■ Parts of the exercise ■
A) In the text on California HVAC licensing, rewrite the paragraph that begins "Yes — federal law requires" as a short bulleted list that keeps its main facts.
B) Write out the part of the text on California HVAC licensing from "You need a C-20" to "HVAC in California?", word for word.

You need a C-20 Warm-Air Heating, Ventilating, and Air-Conditioning contractor license from the California Contractors State License Board for any HVAC work totaling $500 or more in labor and materials. The C-20 requires 4 years of journey-level experience (up to 3 years substitutable with education), passing the Law & Business and C-20 Trade exams with at least 72% each, a $25,000 contractor’s bond, fingerprinting, and initial fees of $450 application + $200-$350 license fee. Plan for 6-9 months from application to license.
Do I need EPA 608 certification to work on HVAC in California?
Yes — federal law requires EPA Section 608 certification for anyone who handles refrigerants. This is separate from your CSLB license but mandatory. Get Type II certification at minimum (covers high-pressure residential and small commercial systems) or Universal certification (covers all types). Cost runs $25-$200 through EPA-approved testing organizations. EPA 608 does not expire — it’s a one-time certification that stays with you for your career.
What does California’s 2025 Title 24 mean for HVAC contractors?
The 2025 California Energy Code applies to all building permits applied for on or after January 1, 2026. The biggest change: heat pump space heating is now the prescriptive baseline for new residential construction in all 16 California climate zones. Third-party refrigerant charge verification is required in all zones (up from select zones), smart thermostats are mandatory on heat pumps, and load calculations are required on every install. In some retrofit scenarios, replacing a failed AC triggers a heat pump requirement. Contractors who haven’t trained on heat pump sizing, cold-climate applications, and refrigerant charge verification will lose permit-pulled work.
Can I hire HVAC techs as 1099 independent contractors in California?

■ Given data ■
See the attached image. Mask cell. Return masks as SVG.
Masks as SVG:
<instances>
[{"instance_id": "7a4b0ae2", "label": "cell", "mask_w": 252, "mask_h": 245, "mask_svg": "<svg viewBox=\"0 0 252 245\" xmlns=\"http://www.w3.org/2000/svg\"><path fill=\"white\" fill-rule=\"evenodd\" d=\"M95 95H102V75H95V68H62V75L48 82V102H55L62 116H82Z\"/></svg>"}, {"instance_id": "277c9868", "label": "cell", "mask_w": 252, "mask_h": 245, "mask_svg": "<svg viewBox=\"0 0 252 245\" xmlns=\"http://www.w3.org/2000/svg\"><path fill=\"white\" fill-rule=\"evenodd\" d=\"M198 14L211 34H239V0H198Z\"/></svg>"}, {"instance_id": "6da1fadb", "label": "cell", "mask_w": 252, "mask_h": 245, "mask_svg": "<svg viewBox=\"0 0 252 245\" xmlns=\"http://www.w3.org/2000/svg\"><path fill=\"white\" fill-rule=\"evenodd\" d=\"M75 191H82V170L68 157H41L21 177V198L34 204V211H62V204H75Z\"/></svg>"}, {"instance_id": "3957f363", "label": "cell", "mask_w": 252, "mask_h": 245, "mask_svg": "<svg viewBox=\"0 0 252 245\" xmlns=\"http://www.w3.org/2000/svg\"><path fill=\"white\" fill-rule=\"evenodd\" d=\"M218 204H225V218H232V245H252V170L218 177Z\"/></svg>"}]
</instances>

■ Exercise solutions ■
A)
- Federal law requires EPA Section 608 certification for anyone who handles refrigerants.
- It is separate from the CSLB license but mandatory.
- Get Type II certification at minimum (high-pressure residential and small commercial systems) or Universal certification (all types).
- Cost is $25-$200 through EPA-approved testing organizations.
- It never expires; it is a one-time certification that lasts a whole career.

B)
You need a C-20 Warm-Air Heating, Ventilating, and Air-Conditioning contractor license from the California Contractors State License Board for any HVAC work totaling $500 or more in labor and materials. The C-20 requires 4 years of journey-level experience (up to 3 years substitutable with education), passing the Law & Business and C-20 Trade exams with at least 72% each, a $25,000 contractor’s bond, fingerprinting, and initial fees of $450 application + $200-$350 license fee. Plan for 6-9 months from application to license.
Do I need EPA 608 certification to work on HVAC in California?